TOC Malfunction Rumors Disproved Again
In my last post I disproved that SEO Table Of Contents fails to function on a very long post/page with more than 12,500 characters. As it turned out, it wasn’t characters that the issuer meant, but words. So I re-checked with a much longer post.
I discovered two things:
- It is true that the post/page content disappears when the content size increases above a certain limit. (The limit seems to be different on different servers).
- It is not true that this is caused by the TOC shortcode. The content disappears with any shortcode inside the content.

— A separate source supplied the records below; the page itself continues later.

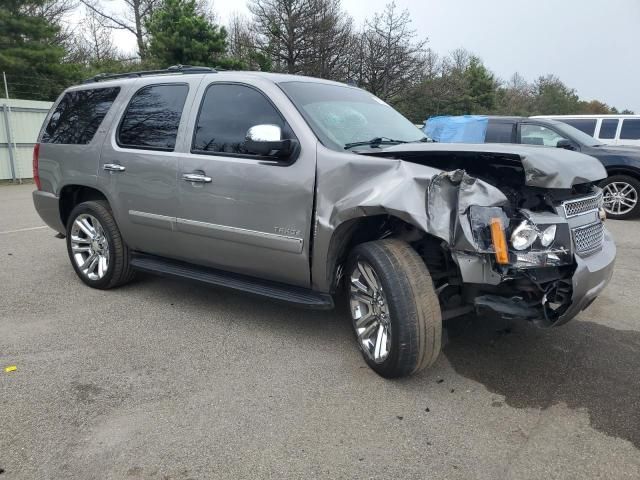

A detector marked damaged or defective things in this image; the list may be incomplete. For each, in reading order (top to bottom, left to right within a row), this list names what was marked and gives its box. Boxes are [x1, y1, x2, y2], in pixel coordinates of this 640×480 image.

damaged chevrolet tahoe [33, 65, 616, 378]
collision damage [314, 142, 616, 328]
cracked headlight [512, 221, 536, 251]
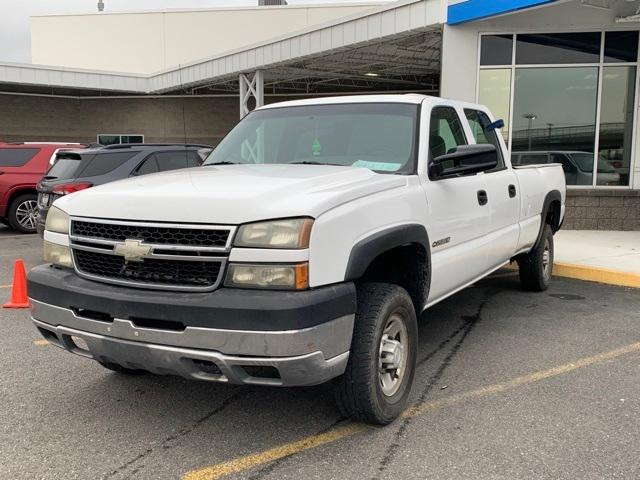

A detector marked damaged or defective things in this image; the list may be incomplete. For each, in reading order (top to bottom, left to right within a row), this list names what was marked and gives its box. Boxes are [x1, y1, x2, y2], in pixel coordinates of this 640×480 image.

pavement crack [101, 386, 249, 480]
pavement crack [368, 288, 498, 480]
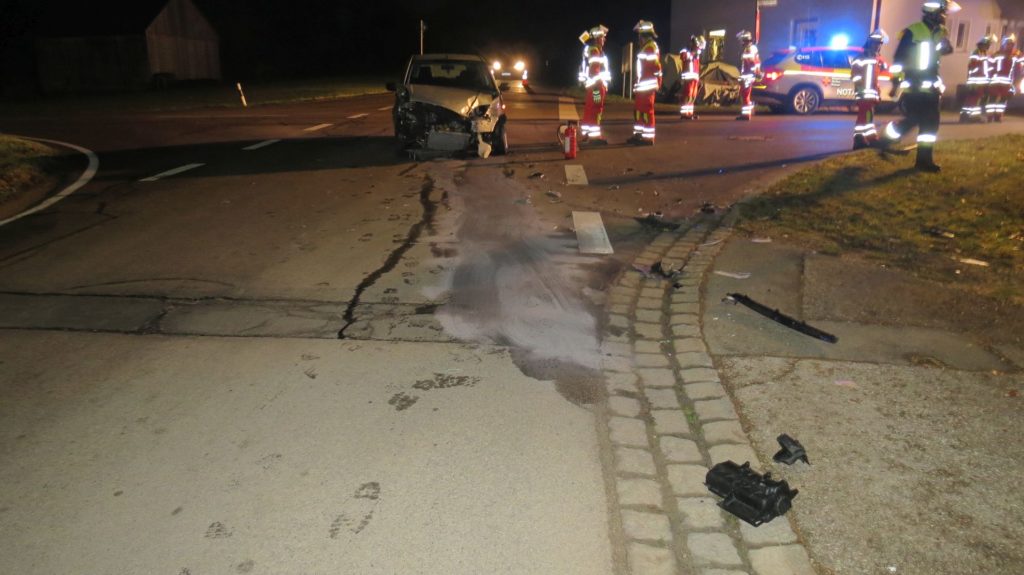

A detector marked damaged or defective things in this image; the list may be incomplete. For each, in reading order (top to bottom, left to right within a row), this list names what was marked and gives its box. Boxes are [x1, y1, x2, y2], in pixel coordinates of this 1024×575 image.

Here is the source code of a simple plugin I used to investigate the issue:
<?php /* Plugin Name: Hackadelic ShortCodeDummy Version: 0.1 Plugin URI: Description: A simple dummy shortcode to test WordPress' shortcode processing. Author: Hackadelic Author URI: http://hackadelic.com */ add_shortcode('SHORTCODE', 'HackadelicShortCodeDummy'); function HackadelicShortCodeDummy($atts, $content=null){ return "{SHORTCODE was here}"; } ?>
It adds the shortcode [SHORTCODE]
, which just yields “[SHORTCODE]”. It attempts no content processing whatsoever. Nonetheless, in a huge post it will make the content disappear, like any other shortcode will. (Note though that you can’t just use [XXX] of the like. The shortcode needs to actually have been registered with wordpress.)
This is not the plugin, but WordPress’ shortcode processing which fails. I examined the issue in the past (in conjunction with similar rumors about Sliding Notes), and came to the conclusion that it is most likely a bug in PHP’s regular expression engine.1
Sorry, nothing I can do about that. 🙁
Interestingly though, a TOC in the sidebar works flawlessly with huge posts. So that’s a possible workaround – if you must write your next novel in WordPress. 🙂
- This explains why on different servers – with different PHP versions and configurations – there are different limits on the post length. [↩]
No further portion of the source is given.